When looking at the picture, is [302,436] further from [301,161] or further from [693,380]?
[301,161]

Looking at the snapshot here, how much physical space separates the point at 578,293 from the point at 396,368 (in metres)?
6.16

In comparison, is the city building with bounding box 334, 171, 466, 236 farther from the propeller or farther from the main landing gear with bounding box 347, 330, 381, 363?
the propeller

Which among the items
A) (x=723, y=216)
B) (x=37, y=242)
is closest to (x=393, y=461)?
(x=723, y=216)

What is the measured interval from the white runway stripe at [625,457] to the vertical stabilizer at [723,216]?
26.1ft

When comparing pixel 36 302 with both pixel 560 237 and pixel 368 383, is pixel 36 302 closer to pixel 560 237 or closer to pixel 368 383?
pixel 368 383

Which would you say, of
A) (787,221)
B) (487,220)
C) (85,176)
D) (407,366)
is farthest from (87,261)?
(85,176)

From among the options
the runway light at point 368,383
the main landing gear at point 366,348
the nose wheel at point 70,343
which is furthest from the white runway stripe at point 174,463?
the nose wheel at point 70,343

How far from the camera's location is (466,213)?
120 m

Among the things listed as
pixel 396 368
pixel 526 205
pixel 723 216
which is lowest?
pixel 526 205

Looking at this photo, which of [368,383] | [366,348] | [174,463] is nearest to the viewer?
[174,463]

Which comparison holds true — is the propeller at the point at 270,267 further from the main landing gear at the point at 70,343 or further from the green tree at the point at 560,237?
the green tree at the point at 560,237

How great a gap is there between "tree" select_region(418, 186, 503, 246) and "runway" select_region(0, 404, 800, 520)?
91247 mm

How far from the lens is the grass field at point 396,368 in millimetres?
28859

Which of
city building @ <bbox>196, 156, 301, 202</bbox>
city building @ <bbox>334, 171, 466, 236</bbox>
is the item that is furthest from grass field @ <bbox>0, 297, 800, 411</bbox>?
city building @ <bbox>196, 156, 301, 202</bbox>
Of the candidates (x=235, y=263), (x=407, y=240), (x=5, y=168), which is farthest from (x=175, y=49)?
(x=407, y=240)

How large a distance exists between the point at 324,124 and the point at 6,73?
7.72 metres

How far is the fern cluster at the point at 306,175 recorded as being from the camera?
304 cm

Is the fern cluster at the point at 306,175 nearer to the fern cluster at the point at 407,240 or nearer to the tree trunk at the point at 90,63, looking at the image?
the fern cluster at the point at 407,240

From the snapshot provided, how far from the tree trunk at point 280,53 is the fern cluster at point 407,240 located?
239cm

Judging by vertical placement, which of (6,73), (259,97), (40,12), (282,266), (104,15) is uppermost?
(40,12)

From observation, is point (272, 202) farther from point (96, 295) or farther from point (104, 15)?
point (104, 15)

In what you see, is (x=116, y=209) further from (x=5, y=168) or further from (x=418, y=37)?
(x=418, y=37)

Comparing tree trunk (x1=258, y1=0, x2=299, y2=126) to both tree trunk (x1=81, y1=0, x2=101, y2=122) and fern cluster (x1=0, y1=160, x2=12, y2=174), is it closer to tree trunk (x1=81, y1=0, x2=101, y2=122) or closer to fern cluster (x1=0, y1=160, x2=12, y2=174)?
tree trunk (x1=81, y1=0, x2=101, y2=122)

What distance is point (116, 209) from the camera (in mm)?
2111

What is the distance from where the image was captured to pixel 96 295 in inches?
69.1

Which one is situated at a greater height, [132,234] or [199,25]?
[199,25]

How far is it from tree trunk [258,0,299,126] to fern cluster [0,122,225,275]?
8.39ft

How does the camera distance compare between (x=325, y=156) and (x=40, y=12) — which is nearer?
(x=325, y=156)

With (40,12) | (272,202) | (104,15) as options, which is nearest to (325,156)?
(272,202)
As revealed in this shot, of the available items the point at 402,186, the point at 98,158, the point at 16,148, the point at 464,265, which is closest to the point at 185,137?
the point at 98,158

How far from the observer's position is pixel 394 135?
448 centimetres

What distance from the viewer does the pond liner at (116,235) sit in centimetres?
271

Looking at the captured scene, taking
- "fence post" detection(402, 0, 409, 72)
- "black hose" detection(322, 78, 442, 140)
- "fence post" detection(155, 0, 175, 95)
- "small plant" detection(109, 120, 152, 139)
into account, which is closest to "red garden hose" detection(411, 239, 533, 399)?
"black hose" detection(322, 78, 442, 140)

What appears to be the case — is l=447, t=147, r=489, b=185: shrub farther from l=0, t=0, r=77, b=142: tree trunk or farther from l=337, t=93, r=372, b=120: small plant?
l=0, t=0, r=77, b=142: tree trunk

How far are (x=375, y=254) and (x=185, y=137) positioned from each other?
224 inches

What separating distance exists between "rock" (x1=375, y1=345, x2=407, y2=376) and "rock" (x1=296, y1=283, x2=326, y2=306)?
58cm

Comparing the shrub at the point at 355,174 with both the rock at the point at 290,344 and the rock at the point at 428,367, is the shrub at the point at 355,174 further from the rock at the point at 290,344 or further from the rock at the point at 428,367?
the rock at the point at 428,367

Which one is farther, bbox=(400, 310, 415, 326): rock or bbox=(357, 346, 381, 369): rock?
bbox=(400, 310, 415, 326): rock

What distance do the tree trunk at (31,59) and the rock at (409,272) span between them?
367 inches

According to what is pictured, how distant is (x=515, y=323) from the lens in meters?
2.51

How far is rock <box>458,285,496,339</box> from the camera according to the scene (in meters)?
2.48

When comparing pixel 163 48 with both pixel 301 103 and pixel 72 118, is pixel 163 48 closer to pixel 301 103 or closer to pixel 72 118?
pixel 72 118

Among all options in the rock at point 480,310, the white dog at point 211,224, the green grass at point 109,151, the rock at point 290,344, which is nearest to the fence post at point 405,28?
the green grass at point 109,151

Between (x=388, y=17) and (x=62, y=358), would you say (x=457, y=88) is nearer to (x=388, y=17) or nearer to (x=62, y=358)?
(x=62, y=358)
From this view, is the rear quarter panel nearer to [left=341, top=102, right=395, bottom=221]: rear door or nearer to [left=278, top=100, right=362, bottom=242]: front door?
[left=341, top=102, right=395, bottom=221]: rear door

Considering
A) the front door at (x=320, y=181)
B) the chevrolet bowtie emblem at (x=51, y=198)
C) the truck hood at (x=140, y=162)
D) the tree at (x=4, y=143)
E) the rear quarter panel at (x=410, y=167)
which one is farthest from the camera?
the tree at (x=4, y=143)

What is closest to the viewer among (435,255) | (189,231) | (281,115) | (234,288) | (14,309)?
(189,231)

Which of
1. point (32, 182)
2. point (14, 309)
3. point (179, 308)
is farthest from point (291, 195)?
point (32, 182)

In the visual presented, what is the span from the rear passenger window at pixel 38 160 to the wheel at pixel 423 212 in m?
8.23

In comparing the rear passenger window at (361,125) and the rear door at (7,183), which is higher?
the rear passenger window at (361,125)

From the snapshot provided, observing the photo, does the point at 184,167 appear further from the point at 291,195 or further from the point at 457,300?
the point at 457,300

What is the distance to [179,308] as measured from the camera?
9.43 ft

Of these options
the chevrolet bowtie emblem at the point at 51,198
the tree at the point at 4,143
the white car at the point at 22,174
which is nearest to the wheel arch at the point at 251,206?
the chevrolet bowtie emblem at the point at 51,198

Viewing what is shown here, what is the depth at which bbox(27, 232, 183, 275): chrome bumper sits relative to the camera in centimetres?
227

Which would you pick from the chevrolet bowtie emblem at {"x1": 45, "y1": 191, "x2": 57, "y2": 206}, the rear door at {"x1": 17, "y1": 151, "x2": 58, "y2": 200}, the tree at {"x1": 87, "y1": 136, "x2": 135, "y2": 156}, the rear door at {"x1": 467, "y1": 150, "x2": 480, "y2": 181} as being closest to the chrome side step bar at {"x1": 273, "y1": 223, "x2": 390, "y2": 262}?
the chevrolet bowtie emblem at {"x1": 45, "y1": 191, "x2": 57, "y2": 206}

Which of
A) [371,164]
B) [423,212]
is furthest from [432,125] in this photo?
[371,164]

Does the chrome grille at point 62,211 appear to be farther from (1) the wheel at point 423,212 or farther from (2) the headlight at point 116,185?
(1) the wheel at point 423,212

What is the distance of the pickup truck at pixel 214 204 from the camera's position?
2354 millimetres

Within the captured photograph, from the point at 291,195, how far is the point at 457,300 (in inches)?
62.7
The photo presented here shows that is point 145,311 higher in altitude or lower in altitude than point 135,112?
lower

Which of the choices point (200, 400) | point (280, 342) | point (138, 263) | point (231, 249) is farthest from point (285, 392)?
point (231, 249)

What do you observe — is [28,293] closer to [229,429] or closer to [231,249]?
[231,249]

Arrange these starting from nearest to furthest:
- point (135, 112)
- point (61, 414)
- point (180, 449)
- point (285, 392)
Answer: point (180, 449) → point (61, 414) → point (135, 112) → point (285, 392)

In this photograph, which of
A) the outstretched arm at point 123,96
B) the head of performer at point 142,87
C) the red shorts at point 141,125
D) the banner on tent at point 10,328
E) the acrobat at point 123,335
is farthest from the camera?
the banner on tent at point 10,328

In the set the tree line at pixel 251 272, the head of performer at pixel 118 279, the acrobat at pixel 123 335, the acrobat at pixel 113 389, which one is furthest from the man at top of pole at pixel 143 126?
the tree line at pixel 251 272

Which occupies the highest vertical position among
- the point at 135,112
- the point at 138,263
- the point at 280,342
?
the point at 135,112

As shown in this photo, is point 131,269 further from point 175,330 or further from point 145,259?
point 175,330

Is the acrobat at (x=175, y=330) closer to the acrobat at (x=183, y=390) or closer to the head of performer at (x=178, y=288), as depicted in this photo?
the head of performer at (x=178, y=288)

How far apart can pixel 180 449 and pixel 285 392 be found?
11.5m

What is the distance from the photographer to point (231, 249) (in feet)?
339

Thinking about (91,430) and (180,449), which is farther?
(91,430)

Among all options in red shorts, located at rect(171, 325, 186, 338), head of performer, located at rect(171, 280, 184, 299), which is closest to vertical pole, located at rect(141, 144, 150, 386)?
====
● DIRECTIONS FOR THIS TASK: Copy out the lines starting at the one containing "What is the distance of" and ending with the last line of the entries. Include nothing else.

● REPLY TO THE TASK:
What is the distance of the pickup truck at pixel 214 204 from the camera's position?
2354 millimetres

Within the captured photograph, from the point at 291,195, how far is the point at 457,300 (in inches)?
62.7
The photo presented here shows that is point 145,311 higher in altitude or lower in altitude than point 135,112?
lower

Which of the choices point (200, 400) | point (280, 342) | point (138, 263) | point (231, 249) is farthest from point (285, 392)?
point (231, 249)

What do you observe — is [28,293] closer to [229,429] or closer to [231,249]?
[231,249]

Arrange these starting from nearest to furthest:
- point (135, 112)
- point (61, 414)
- point (180, 449)
- point (285, 392)
Answer: point (180, 449) → point (61, 414) → point (135, 112) → point (285, 392)

In this photograph, which of
A) the outstretched arm at point 123,96
B) the head of performer at point 142,87
C) the red shorts at point 141,125
D) the banner on tent at point 10,328
E) the acrobat at point 123,335
is farthest from the camera?
the banner on tent at point 10,328

In the set the tree line at pixel 251 272, the head of performer at pixel 118 279, the acrobat at pixel 123 335, the acrobat at pixel 113 389, which one is furthest from the man at top of pole at pixel 143 126?
the tree line at pixel 251 272

Which occupies the highest vertical position among
- the point at 135,112
- the point at 138,263
- the point at 280,342
?
the point at 135,112

As shown in this photo, is point 131,269 further from point 175,330 or further from point 145,259?
point 175,330

Is the acrobat at (x=175, y=330) closer to the acrobat at (x=183, y=390) or closer to the head of performer at (x=178, y=288), as depicted in this photo?
the head of performer at (x=178, y=288)

How far apart can pixel 180 449 and pixel 285 392 be found?
11.5m

What is the distance from the photographer to point (231, 249) (in feet)?
339

Thinking about (91,430) and (180,449), which is farther?
(91,430)

Among all options in red shorts, located at rect(171, 325, 186, 338), head of performer, located at rect(171, 280, 184, 299), which is closest to vertical pole, located at rect(141, 144, 150, 386)?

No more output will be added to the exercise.